The first bit inside the while loop looks trickier than it really is. JavaScript's regular expressions don't support look-behinds, so we worked around this by repeatedly looking for stretches of four digits followed by either the end of the line or a comma (that's what the /(\d)(\d\d\d)(?=(,|$))/ is all about). If we find a match on that, then we know we need a comma between the first and second digits of our match, so we use a simple replacement to do that. We simply repeat that until there's no change in the string's length, which tells us that we didn't find any more places to stuff in a comma.

The last bit is trivial: we just prepend 11 spaces to our number string (in case we had a short number) and return the 12 righthand-most characters. That returned string replaces the originally matched string of digits found by the regular expression in formatter().

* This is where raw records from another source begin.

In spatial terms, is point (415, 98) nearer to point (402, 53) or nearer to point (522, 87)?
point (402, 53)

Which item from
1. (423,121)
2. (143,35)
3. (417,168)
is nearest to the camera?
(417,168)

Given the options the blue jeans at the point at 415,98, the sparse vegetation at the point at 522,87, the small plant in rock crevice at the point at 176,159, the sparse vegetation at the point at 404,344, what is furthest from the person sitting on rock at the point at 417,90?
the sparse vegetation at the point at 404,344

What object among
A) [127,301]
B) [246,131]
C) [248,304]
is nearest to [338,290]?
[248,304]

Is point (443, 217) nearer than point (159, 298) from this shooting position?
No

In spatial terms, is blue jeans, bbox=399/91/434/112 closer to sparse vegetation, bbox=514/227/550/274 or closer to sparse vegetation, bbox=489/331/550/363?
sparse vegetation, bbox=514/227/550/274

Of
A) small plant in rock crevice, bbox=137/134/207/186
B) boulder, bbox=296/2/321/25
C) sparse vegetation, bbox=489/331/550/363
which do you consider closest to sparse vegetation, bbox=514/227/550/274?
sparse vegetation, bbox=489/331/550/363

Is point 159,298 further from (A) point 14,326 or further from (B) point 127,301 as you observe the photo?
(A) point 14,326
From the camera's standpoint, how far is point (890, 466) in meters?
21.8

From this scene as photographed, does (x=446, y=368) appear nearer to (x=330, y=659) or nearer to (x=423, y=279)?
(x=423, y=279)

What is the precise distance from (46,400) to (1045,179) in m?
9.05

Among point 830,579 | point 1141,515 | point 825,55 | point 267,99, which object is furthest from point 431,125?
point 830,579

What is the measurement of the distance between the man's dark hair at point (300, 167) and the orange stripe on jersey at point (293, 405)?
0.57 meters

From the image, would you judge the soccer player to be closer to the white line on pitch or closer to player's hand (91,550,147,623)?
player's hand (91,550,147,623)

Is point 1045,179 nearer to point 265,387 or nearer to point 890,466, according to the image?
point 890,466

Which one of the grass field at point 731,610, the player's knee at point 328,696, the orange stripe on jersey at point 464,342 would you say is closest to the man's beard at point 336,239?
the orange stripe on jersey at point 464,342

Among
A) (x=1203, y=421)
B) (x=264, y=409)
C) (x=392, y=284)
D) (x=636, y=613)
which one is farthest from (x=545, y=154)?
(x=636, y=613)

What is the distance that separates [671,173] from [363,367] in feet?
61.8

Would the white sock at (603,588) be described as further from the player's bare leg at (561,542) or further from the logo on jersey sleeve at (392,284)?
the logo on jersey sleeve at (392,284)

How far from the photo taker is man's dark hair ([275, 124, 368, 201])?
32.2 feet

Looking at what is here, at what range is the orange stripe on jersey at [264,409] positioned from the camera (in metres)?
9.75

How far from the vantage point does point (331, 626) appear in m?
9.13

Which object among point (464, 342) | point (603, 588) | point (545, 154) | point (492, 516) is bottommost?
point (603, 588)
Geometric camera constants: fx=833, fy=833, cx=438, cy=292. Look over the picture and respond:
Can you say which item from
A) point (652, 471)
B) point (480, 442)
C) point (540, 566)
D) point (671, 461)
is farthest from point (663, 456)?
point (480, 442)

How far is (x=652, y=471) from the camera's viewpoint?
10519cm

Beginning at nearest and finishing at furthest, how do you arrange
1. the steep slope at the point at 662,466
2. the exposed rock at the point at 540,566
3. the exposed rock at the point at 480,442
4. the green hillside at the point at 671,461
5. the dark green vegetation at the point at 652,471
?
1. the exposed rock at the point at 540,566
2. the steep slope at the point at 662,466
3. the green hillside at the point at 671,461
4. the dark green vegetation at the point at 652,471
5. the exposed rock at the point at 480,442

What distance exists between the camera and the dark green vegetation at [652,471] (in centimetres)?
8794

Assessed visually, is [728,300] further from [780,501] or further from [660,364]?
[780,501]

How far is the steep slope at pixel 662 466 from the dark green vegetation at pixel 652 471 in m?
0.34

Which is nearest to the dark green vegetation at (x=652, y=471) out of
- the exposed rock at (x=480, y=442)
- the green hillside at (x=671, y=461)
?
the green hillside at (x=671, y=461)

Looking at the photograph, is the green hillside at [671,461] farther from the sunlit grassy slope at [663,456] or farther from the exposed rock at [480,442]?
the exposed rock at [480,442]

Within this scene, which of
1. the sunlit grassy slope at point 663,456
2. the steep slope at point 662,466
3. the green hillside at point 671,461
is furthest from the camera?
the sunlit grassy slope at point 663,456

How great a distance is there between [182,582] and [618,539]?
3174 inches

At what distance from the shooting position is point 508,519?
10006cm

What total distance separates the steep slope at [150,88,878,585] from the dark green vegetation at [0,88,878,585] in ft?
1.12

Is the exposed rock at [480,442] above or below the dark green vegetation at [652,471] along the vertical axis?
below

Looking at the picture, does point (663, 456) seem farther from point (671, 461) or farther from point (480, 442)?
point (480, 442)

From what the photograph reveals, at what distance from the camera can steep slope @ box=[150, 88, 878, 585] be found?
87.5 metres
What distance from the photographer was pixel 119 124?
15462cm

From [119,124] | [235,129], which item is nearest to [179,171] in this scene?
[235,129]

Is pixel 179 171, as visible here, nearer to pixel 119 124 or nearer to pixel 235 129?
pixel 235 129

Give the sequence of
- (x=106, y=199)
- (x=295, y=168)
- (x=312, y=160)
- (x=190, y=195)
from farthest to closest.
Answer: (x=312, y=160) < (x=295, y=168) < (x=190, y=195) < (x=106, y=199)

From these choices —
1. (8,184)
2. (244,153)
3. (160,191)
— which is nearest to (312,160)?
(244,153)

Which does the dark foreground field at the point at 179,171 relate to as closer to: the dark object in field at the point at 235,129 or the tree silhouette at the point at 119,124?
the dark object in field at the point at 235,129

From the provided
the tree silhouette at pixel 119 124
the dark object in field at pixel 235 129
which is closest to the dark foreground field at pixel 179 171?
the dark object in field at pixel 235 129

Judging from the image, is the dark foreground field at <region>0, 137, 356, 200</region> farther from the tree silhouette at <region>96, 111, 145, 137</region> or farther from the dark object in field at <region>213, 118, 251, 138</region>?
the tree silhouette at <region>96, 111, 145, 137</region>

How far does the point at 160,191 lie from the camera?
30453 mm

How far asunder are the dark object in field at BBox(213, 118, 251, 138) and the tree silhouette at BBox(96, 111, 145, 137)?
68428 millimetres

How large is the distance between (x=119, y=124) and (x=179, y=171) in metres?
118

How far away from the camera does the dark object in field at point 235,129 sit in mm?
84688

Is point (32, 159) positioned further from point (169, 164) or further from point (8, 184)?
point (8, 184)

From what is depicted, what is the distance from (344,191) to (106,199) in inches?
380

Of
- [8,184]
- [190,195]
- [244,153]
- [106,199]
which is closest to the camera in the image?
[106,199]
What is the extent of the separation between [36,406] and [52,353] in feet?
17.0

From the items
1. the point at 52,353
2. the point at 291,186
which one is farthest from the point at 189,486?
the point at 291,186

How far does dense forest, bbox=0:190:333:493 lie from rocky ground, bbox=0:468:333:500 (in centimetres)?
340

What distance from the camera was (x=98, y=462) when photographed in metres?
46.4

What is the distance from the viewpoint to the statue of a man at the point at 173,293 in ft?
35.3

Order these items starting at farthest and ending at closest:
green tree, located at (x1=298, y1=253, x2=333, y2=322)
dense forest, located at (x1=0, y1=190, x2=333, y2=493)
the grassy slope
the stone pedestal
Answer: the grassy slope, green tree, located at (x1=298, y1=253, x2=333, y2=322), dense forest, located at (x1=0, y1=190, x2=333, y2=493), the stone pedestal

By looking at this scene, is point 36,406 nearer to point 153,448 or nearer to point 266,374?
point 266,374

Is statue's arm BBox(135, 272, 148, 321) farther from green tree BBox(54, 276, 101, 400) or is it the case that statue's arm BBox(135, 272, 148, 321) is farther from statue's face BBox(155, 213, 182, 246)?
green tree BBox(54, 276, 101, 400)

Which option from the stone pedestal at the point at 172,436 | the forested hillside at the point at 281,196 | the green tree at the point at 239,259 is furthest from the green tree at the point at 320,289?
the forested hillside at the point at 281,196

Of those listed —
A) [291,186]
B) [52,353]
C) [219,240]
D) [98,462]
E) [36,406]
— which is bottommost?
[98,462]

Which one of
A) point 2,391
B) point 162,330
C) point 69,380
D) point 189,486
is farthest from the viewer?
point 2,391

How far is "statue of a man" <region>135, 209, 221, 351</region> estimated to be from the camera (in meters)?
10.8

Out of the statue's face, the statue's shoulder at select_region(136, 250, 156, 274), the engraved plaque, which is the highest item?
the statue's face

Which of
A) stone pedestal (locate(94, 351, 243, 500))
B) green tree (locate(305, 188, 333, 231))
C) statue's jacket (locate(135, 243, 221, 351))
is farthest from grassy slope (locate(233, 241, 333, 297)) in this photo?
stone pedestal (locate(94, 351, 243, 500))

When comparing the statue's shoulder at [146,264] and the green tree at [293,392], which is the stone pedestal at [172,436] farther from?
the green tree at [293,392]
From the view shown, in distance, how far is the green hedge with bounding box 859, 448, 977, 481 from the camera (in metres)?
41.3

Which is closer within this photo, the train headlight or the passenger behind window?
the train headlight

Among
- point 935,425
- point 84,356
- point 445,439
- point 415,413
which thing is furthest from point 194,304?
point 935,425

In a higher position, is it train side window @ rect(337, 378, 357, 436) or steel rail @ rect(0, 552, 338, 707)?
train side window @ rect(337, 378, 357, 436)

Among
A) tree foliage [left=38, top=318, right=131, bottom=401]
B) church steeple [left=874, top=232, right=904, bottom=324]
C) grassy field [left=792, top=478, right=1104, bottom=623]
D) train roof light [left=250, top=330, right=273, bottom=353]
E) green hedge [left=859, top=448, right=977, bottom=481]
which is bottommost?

Voila! You are now either drooling at your desk, with glazed eyes rotating independently of each other — or you're a certified replacement function expert! Our young lady is definitely in the latter category...

So what happens when we run this puppy? I thought you'd never ask:

Unformatted:
5
375
4982
2347023
47632
6128
724592

Formatted:
5
375
4,982
2,347,023
47,632
6,128
724,592

Now isn't that just the cutest thing you ever did see?